• [TEKS PILIHAN]:
——

Lelah Dengan Persepsi
Motivasi apapun buat berubah jadi lebih baik emang nggak ada yang salah sih. Cara yang dilakuin juga nggak ada yang perlu dikomentari sementara tujuannya emang buat kembali pada jalan yang lurus, asal nggak lewat atau lakuin yang haram aja. Semua bisa mudah dijalani dan dilakukan sepenuh hati, bebas bergerak dan lakukan semua yang dimau.
Nyatanya, kita hidup nggak sendiri. Banyak yang pengen tau, memperhatikan, bahkan sok tau. Sibuk bikin penilaian terhadap diri kita. Terlebih buat public figure yang memang sudah menjadi resikonya. Mereka ialah orang-orang yang diharap dapat memberi contoh yang terbaik buat para manusia yang mengidolakannya, menebar hal positif juga dituntut dapat memberi citra yang selalu baik. Yah.. Namanya juga manusia, ada yang baik dan enggak. Baik artisnya sendiri atau netizennya. Saling nyinyir dan nyindir udah biasa.
Kembali ke perubahan diri ke jalan yang lebih baik, ternyata menjalaninya nggak semulus kita nulis planning apa-apa yang kita mau. Belum lama ini, salah seorang public figure yang kita kenal amat baik ternyata ingin berubah menjadi lebih baik dengan menutup auratnya. Boom!! Banyak netizen yang kagum dan turut mendoakan lewat jari-jari mereka. Ngasih pujian-pujian yang ngebanjirin kolom komentar di setiap postingan PF ini.
Hati setiap manusia emang nggak bisa semudah itu ditebak. Ada Allah maha pembolak-balik hati manusia. Ngomongin tentang yakin dan komitmen ternyata bikin hati setiap orang yang berniat berubah ikut menjadi goyah. Timbul ketidaknyamanan diatas tuntutan. Hadir kegelisahan disetiap langkah kita berjalan. Lalu muncul pilihan untuk tetap teruskan atau tinggalkan yang entah kapan aku akan kembali lagi pada jalan semula.

——

• [TUGAS LATIHAN]: Sambung tulisan tentang perubahan diri dan penilaian orang lain di atas, mulai tepat setelah kalimat terakhirnya.

——

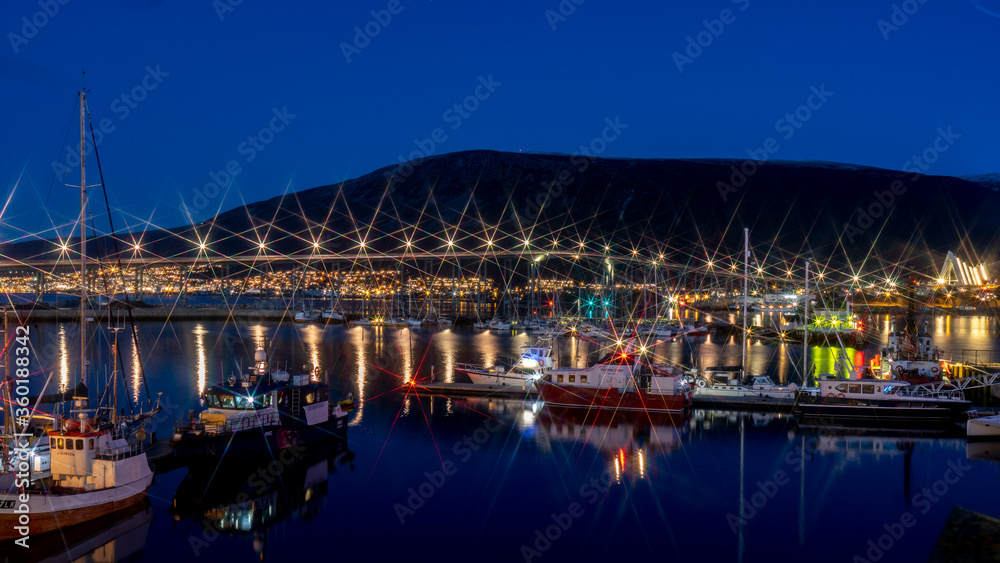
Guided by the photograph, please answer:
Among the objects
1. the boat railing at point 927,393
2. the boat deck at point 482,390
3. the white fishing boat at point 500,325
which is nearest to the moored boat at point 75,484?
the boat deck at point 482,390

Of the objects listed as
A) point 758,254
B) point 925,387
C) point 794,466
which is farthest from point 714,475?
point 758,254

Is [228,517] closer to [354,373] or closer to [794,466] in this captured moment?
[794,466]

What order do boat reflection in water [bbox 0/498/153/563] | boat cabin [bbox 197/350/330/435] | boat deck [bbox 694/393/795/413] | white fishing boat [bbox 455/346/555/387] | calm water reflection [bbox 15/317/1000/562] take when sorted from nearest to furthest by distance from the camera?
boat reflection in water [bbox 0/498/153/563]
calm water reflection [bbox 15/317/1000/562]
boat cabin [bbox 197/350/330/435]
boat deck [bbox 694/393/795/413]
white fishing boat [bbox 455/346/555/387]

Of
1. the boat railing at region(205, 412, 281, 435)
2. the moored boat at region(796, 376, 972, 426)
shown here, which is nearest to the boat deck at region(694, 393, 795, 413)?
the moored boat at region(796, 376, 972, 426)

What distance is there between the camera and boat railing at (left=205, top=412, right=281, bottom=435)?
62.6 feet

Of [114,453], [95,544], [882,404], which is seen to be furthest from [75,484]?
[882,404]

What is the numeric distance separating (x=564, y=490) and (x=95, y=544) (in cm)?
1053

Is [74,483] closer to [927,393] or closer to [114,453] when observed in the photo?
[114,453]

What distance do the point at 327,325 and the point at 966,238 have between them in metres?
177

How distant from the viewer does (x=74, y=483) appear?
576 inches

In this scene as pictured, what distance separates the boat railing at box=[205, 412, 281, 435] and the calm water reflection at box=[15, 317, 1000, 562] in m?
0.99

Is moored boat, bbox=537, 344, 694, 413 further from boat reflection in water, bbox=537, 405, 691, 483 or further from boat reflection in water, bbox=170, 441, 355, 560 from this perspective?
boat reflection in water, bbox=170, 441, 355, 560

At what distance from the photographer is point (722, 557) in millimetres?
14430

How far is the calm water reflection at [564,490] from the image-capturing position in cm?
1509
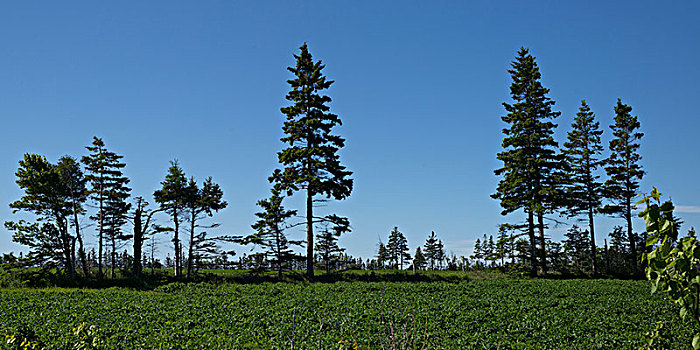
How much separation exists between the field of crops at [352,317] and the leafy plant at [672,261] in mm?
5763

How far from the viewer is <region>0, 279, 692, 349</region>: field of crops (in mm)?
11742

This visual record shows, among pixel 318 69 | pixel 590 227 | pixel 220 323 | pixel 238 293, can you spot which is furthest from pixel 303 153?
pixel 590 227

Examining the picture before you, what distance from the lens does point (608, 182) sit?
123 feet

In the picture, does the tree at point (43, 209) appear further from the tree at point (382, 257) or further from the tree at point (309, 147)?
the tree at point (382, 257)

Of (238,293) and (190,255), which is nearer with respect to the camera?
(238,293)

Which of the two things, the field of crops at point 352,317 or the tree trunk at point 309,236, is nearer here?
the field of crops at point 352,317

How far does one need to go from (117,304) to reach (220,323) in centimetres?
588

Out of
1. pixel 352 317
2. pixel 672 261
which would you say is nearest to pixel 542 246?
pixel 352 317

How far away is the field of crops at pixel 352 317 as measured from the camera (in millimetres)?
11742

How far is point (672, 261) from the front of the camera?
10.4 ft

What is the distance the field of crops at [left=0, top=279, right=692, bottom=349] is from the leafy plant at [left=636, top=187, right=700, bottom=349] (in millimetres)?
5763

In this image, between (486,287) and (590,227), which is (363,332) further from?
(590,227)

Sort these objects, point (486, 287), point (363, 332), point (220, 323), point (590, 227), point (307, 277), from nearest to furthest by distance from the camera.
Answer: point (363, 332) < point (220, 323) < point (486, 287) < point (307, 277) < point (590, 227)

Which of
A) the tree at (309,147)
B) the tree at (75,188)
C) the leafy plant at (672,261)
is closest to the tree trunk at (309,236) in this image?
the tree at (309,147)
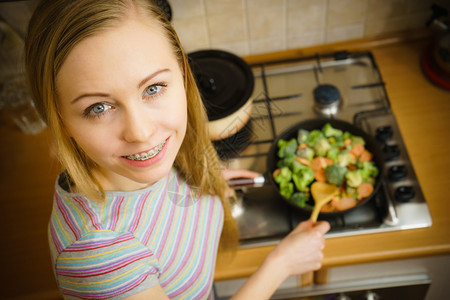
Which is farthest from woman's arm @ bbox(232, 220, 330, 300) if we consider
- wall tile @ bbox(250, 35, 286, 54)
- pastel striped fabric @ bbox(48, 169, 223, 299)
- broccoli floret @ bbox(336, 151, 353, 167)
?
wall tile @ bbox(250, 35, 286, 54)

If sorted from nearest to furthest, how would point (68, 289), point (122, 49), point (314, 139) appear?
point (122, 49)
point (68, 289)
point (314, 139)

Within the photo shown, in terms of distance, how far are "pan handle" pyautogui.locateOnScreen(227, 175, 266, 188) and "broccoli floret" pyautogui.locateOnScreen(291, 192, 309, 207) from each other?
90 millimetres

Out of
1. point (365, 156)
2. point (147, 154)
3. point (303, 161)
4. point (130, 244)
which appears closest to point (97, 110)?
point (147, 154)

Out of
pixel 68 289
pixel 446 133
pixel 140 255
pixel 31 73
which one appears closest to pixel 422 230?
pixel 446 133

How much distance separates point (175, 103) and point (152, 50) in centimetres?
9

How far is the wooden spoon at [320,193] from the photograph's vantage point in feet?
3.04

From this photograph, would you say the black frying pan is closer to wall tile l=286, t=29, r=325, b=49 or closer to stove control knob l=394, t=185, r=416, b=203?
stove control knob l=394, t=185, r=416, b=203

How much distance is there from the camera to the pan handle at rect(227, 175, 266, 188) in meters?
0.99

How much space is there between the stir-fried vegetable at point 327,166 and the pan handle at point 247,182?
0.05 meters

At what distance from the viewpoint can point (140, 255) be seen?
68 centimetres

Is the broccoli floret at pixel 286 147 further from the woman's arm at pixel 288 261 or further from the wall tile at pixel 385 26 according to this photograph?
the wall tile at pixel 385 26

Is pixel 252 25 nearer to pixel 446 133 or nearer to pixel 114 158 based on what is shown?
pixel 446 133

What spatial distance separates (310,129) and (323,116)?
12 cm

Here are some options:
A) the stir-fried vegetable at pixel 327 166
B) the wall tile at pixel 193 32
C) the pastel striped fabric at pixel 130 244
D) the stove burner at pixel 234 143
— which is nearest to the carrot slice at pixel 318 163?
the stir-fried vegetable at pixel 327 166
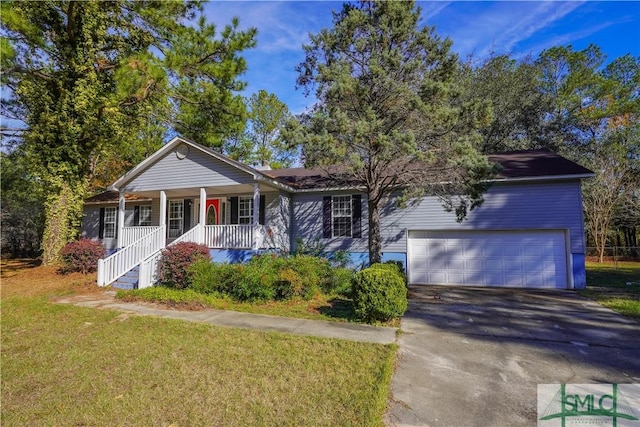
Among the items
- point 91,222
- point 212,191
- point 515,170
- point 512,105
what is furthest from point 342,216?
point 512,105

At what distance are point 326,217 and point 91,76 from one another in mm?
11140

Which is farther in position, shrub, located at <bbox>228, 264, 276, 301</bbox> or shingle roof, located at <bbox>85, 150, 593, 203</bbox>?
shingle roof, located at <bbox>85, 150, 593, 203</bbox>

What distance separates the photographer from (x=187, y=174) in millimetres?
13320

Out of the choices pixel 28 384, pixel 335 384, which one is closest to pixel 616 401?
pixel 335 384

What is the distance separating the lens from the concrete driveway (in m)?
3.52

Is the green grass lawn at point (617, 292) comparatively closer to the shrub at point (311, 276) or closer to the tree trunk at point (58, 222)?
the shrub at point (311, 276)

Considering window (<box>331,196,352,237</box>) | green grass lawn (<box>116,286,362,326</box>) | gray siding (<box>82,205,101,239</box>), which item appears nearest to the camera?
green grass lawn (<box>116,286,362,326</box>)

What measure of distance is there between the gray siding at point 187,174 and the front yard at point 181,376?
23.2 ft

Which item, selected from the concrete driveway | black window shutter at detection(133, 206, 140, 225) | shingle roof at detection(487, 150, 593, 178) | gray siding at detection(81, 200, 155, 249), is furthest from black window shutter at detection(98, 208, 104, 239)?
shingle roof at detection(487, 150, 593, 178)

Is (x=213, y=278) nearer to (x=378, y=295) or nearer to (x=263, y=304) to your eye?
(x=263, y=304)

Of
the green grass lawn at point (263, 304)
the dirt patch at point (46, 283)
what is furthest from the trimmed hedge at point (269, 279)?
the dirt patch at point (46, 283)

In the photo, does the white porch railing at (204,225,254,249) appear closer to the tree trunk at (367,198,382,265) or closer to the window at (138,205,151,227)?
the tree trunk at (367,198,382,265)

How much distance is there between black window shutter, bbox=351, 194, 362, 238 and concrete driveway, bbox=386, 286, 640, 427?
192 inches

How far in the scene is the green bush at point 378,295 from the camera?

——

• [JAWABAN TUGAS]:
Nggak ada yang salah, bisajadi kurangnya dukungan, itu yang membuat kita jadi goyah. Kesentil sedikit rasanya kok rapuh dan payah. Dan resikonya menjadi seorang PF ternyata amat sangat berpengaruh terhadap pilihan-pilihan yang dia ambil. Ada perubahan, netizen seakan udah nyium baunya dari kejauhan dan beramai-ramai rebutan buat ikutan berkomentar.
Itu cuma salah satu contoh, banyak lagi para PF yang dikomentari oleh mereka-mereka yang nggak ngerti bahwa itu salah satu bullian terhadap orang lain. Nggak sedikit yang sok tau dan memaki nggak jelas padahal dia baru liat satu postingan PF tersebut di explore akun medsos mereka. Rasanya semua kata-kata bijak dan segala kebaikan yang udah dilakukan dihapus begitu saja hanya sebuah kegalauan yang memang harus mendapat keputusan. Beragam penilaian bahkan hujatan banyak melambung di fikiran. Padahal manusia sama-sama punya hati yang merasa dan otak yang bisa berfikir. Kita jadi nggak liat hal-hal baik yang pernah dia lakukan sebelumnya, dengan satu kejelekan atau hal negatif yang ia lakukan, selalu terbayang-bayang di fikiran kita dan otomatis kita jadi nilai bahwa dia itu buruk (titik).
Emang udah jadi fitrahnya manusia memberi penilaian terhadap sesuatu. Tapi bisakah kita mengutamakan dan memajukan hal positif didalam setiap penilaian yang kita punya? Bukti kita dididik selama 9 tahun dengan 4 tahun berikutnya sebagai bentuk jenjang yang lebih tinggi itu hasilnya begini? Boleh dibilang juga sih, kalau sepenuhnya bukan salah netizen tapi salah si PFnya sendiri karena mereka yang memancing kita buat ikutan ngasih penilaian bahkan ngundang kita buat berkomentar.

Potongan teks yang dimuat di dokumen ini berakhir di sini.